O empreendedorismo feminino ganha cada vez mais espaço em Rondônia, e histórias como a de Queile Castro mostram que, mesmo diante de desafios, é possível transformar dificuldades em oportunidades. No programa Conexão RH, a empresária abriu sua trajetória e revelou como criou uma marca que vai além da moda, carregando identidade, cultura e propósito.

Conhecida por desenvolver peças inspiradas na Amazônia, Queile é hoje referência quando o assunto é moda com identidade regional. Suas criações não são apenas roupas, mas verdadeiras narrativas visuais que valorizam a fauna, a flora e a história de Porto Velho e da região Norte.

Da dificuldade ao propósito

A jornada da empreendedora começou em um momento delicado. Durante a pandemia, enfrentando instabilidade financeira e desafios emocionais, incluindo um quadro de depressão, ela precisou reinventar sua forma de trabalhar.

Antes disso, atuava no ramo de vidraçaria e chegou a iniciar formação em arquitetura, o que contribuiu para ampliar seu olhar sobre estética e patrimônio cultural. Foi nesse processo que surgiu o despertar para algo maior: valorizar a identidade amazônica através do empreendedorismo.

A decisão de migrar para o comércio de roupas começou de forma simples, com vendas online. Aos poucos, percebeu que seu diferencial estava justamente naquilo que carregava dentro de si, a conexão com a cultura local.

Moda com identidade e propósito

O grande ponto de virada foi quando Queile decidiu abandonar as peças comuns e apostar exclusivamente na chamada “linha Amazônia”. A partir daí, cada criação passou a ter um significado.

As estampas não são aleatórias. Elas contam histórias, representam lugares, símbolos e elementos que fazem parte da vivência regional. Seja o pôr do sol no Rio Madeira, as araras, a onça ou embarcações típicas, cada detalhe é pensado para despertar pertencimento e valorização cultural.

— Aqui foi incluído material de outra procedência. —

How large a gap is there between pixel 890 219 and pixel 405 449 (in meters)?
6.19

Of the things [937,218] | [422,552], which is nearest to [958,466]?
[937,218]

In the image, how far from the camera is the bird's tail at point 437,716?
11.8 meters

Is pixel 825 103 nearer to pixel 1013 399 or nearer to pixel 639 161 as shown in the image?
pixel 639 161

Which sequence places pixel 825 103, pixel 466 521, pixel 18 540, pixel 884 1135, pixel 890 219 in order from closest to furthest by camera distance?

Mais do que estética, a proposta é fazer com que as pessoas entendam e reconheçam a riqueza da Amazônia, inclusive aqueles que não têm contato direto com essa realidade.

Empreender com o que se tem

Durante a entrevista, um dos pontos mais fortes foi a mensagem direta para quem deseja empreender: começar com o que tem.

Queile destacou que não teve apoio financeiro no início e construiu seu negócio de forma gradual, reinvestindo o próprio lucro. Para ela, o mais importante não é esperar o momento ideal, mas dar o primeiro passo, mesmo com medo.

A experiência também trouxe aprendizados importantes sobre gestão. Saber administrar, controlar gastos e reinvestir no negócio foram fatores decisivos para o crescimento da marca.

Desafios reais do empreendedorismo

A rotina de quem empreende, especialmente sendo mulher, mãe e responsável por diversas funções, não é simples. Queile revelou que acumula praticamente todas as funções dentro do negócio, desde a criação até a venda, passando por marketing, produção e organização.

Além disso, conta com uma rede de apoio familiar, essencial para conseguir equilibrar as demandas pessoais e profissionais.

Outro ponto destacado foi o medo constante, comum entre empreendedores. No entanto, ela reforça que esse medo não deve paralisar, mas servir como alerta para agir com estratégia e responsabilidade.

Representatividade e impacto

O trabalho de Queile vai além do lucro. Sua marca carrega representatividade e contribui para fortalecer a identidade cultural da região.

Peças já foram enviadas para diversos estados do Brasil e até para o exterior, mostrando que a cultura amazônica pode alcançar o mundo quando é valorizada e bem trabalhada.

Além disso, sua atuação tem incentivado outras mulheres a empreender, mostrando que é possível construir um negócio mesmo em cenários adversos.

Um exemplo que inspira

A história apresentada no Conexão RH reforça uma mensagem importante: o empreendedorismo não começa com grandes investimentos, mas com atitude, persistência e propósito.

Queile Castro se tornou símbolo dessa força feminina que transforma desafios em oportunidades e leva consigo a identidade da Amazônia para além das fronteiras.

Mais do que uma empresária, ela representa um movimento crescente de mulheres que estão ocupando espaço, gerando renda e valorizando suas raízes.